Erst mit Anerkennung der Abstammungstheorie wurde die von Schmerling erkannte Tatsache weithin geteilt, dass es sowohl ausgestorbene Tier- und Pflanzenarten gibt als auch ausgestorbene Arten der Gattung Homo.

Das von Schmerling entdeckte Fossil Engis 1 (ein nahezu vollständig erhaltener Schädel) wird heute als anatomisch moderner Mensch (Homo sapiens) interpretiert. Engis 2 ist ein teilweise erhaltener Neandertaler-Kinderschädel mit separat gefundenem Oberkiefer und gilt als das erste wissenschaftlich beschriebene Fossil des Neandertalers. Der Verbleib der als Engis 3 bezeichneten Knochen-Fragmente ist unbekannt, ihre stammesgeschichtliche Herkunft ebenfalls.

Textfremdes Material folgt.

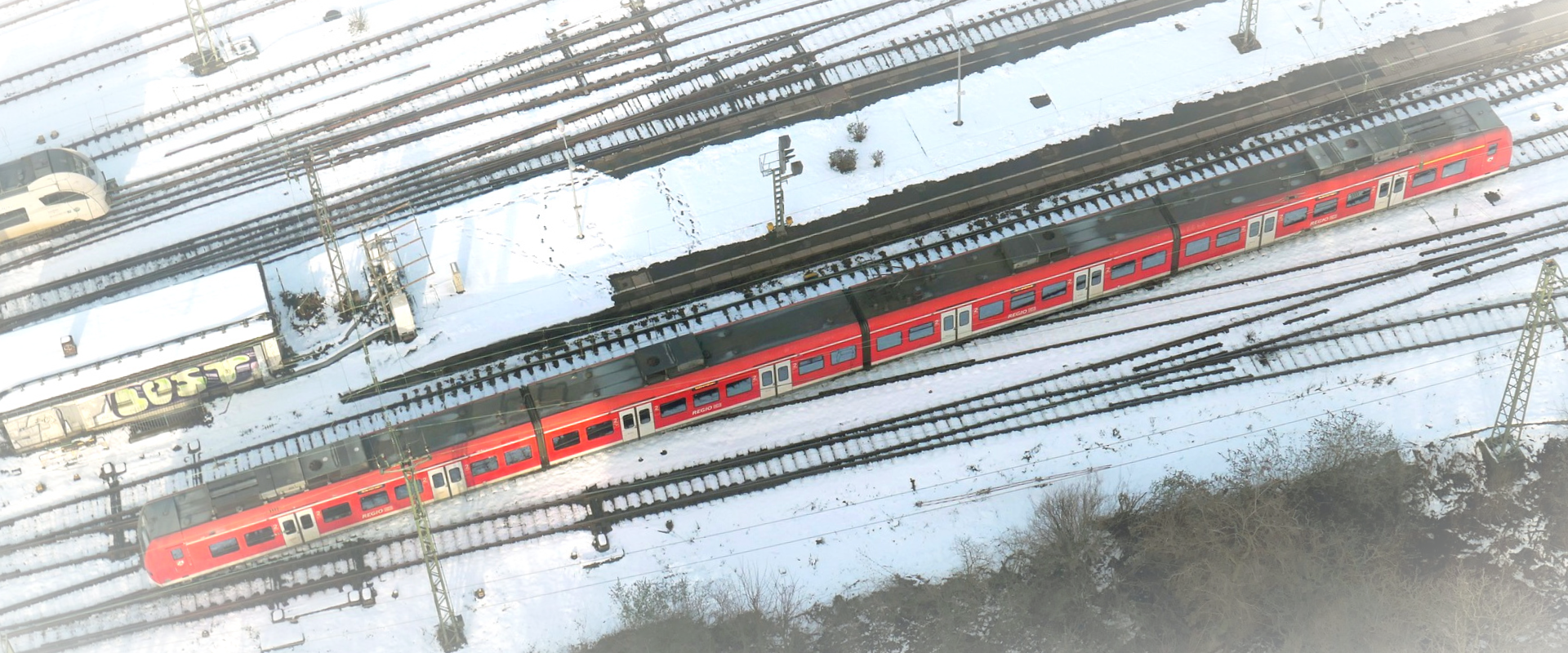 Luftaufnahme einer Regionalbahn auf verschneiten Gleisen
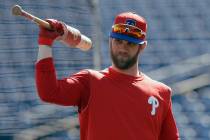 Philadelphia Phillies' Bryce Harper waits his turn in the batting cage before a spring training baseball game against the Toronto Blue Jays Saturday, March 9, 2019, in Clearwater, Fla. (AP Photo/C ...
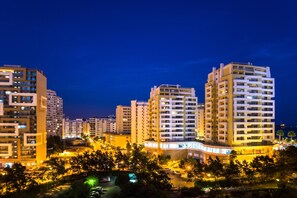 Vista nocturna de una zona residencial con edificios altos, un estacionamiento bien iluminado y árboles.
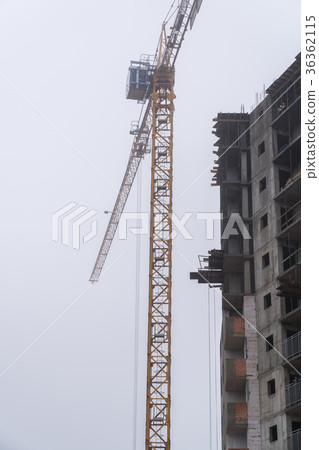 Construction of houses in winter. Severe weather 36362115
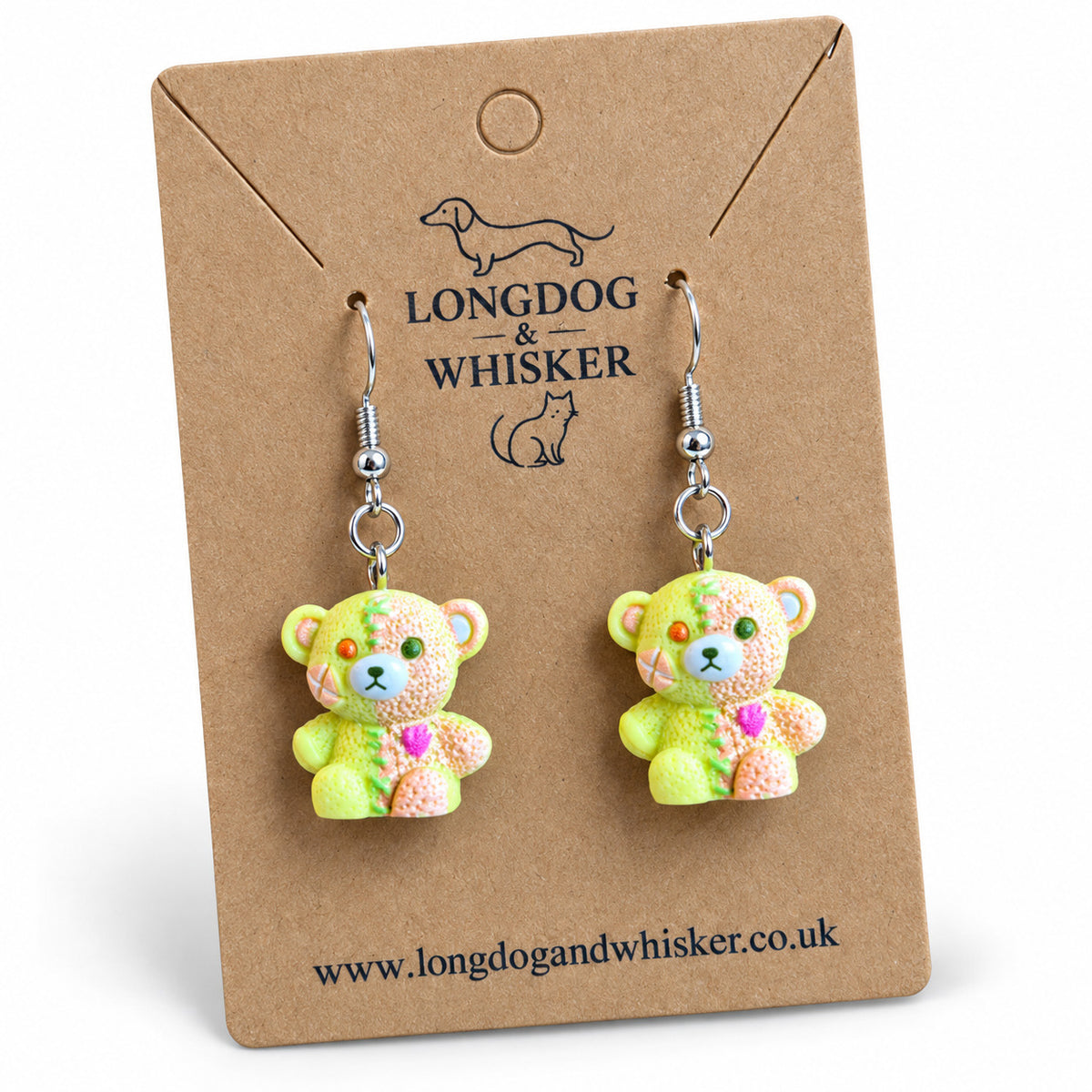 Close detail of Yellow & Peach Pastel Stitched Zombie Bear Earrings and silver-tone hooks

Aufgrund seiner Anmerkungen zu pathologischen Befunden bei den von ihm entdeckten Tierfossilien gilt Schmerling auch als einer der Wegbereiter der Paläopathologie.

Ehrungen

1834 wurde er zum Mitglied der Deutschen Akademie der Naturforscher Leopoldina gewählt.[6]

Belege

  1. Nach anderen Quellen wurde Schmerling am 24. Februar 1791 geboren. Laut Liliane Henderickx (in: Philippe Charles Schmerling (1790–1836) révèle l'antiquité de l'homme grâce aux dépôts antédiluviens des grottes liégeoises. In: Revue d'Archéologie et de Paléontologie, Band 10, 1991, S. 24–66) beruht die Datierung ins Jahr 1791 auf einem Fehler von Charles François Antoine Morren in seiner Schrift: Notice sur la vie et les travaux de Philippe-Charles Schmerling. In: Annuaire de l’Académie royale de Belgique, Band 4, 1838, (Google Books), der an anderer Stelle ebenfalls das Jahr 1790 nannte.
  2. Philippe-Charles Schmerling: Recherches sur les ossements fossiles découverts dans les cavernes de la Province de Liège. P. J. Collardin, Liège 1833–1834 (2 Bände).
  3. Charles Lyell: The geological evidences of the antiquity of man. George W. Childs, Philadelphia 1863.
  4. Thomas Henry Huxley: Evidence as to Man's Place in Nature. D. Appleton and Company, New York 1863, Kapitel 3; deutsch: Zeugnisse für die Stellung des Menschen in der Natur. Übersetzt von Julius Victor Carus. Friedrich Vieweg und Sohn, Braunschweig 1863.
  5. in der Originalausgabe S. 179–180, 183.
  6. Leopoldina: Mitgliederverzeichnis.